Wohlfühlatmosphäre im Kuhstall schaffen

Das Thema Kuh-Komfort ist seit einigen Jahren in aller Munde. Es wird kein neuer Stall gebaut, ohne zu diskutieren, auf welchem Bodenbelag sich die Kuh wohler fühlt oder in welche Liegebox sie sich lieber hineinlegt. Allerdings sollte man auch überprüfen, wie man selbst mit den Tieren umgeht und den Kühen eine Wohlfühlatmosphäre im Kuhstall schafft.

Der Kuh-Komfort und der Umgang mit dem Tier sind die zwei großen Stellschrauben beim Wohlbefinden der Tiere. Zum „Umgang mit dem Tier“ gehört das Treiben der Kühe zum Melken und wieder zurück genauso wie das Sortieren, Selektieren und Behandeln, die Klauenpflege und die Tierbeobachtung. Oft nehmen wir gar nicht wahr, in wie vielen Situationen Tiere auf uns reagieren, also Kommunikation stattfindet.
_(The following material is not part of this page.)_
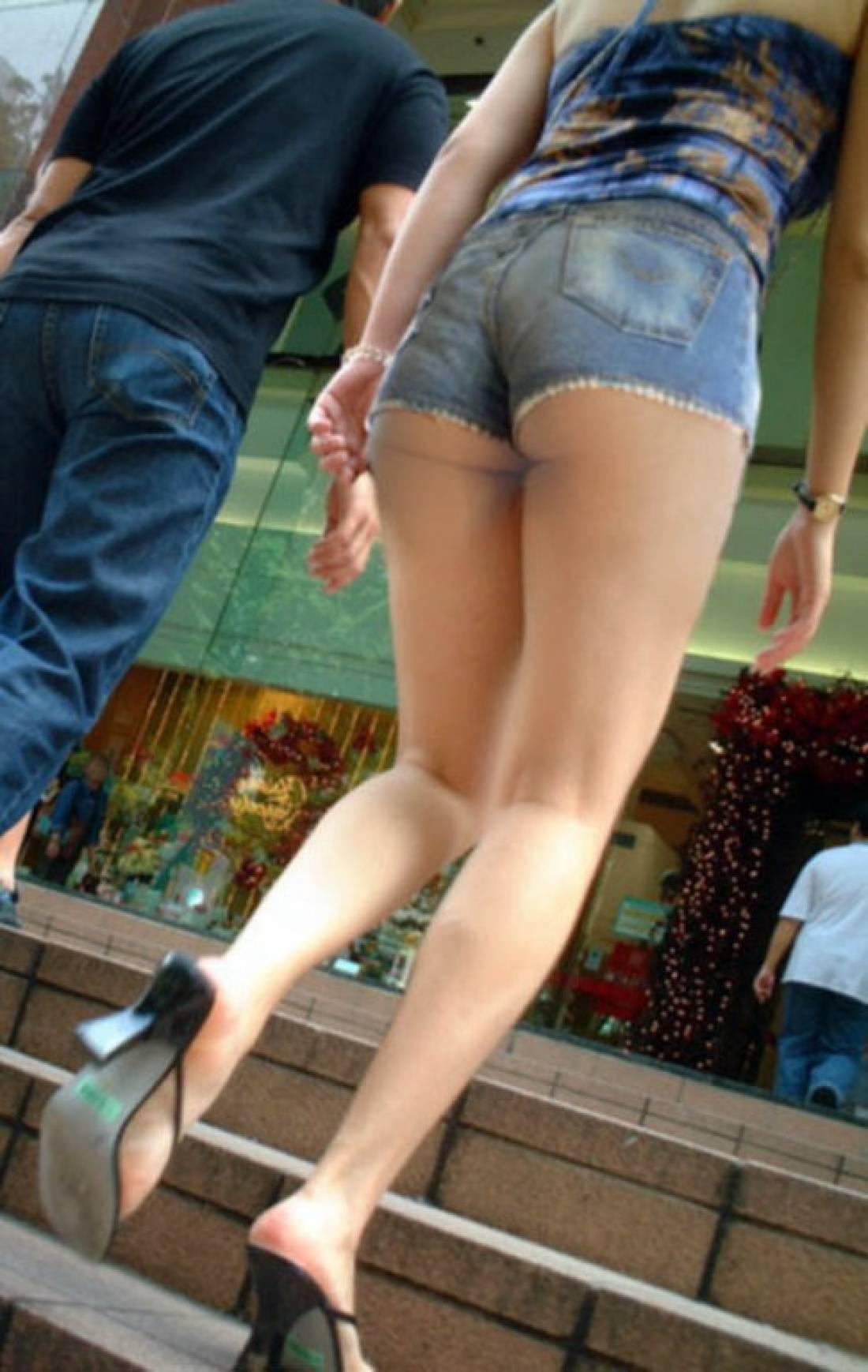 ホットパンツを履いたギャルのお尻がはみ出てる街撮りエロ画像 419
Menschen reden gerne und möchten deshalb auch mit den Tieren über Sprache kommunizieren, am liebsten Kommandos geben.

Lärm bedeutet Stress

Unter Rindern spielt die verbale Kommunikation aber nur eine untergeordnete Rolle. Geben Rinder Laute von sich, ist das meist ein Indiz für Unzufriedenheit. Aber Kühe hören sehr gut, sogar besser als der Mensch. Daher ist jedes Geräusch und jede Stimme, die über die Zimmerlautstärke hinaus geht Stress für jedes Rind. Zwar können sich Rinder auch an Lärm gewöhnen, wie beispielsweise an die Vakuumpumpe der Melkmaschine, aber Lärm bleibt immer Stress! Durch Stress wird das Immunsystem der Tiere geschwächt, Faktorerkrankungen wie Mastitis werden begünstigt.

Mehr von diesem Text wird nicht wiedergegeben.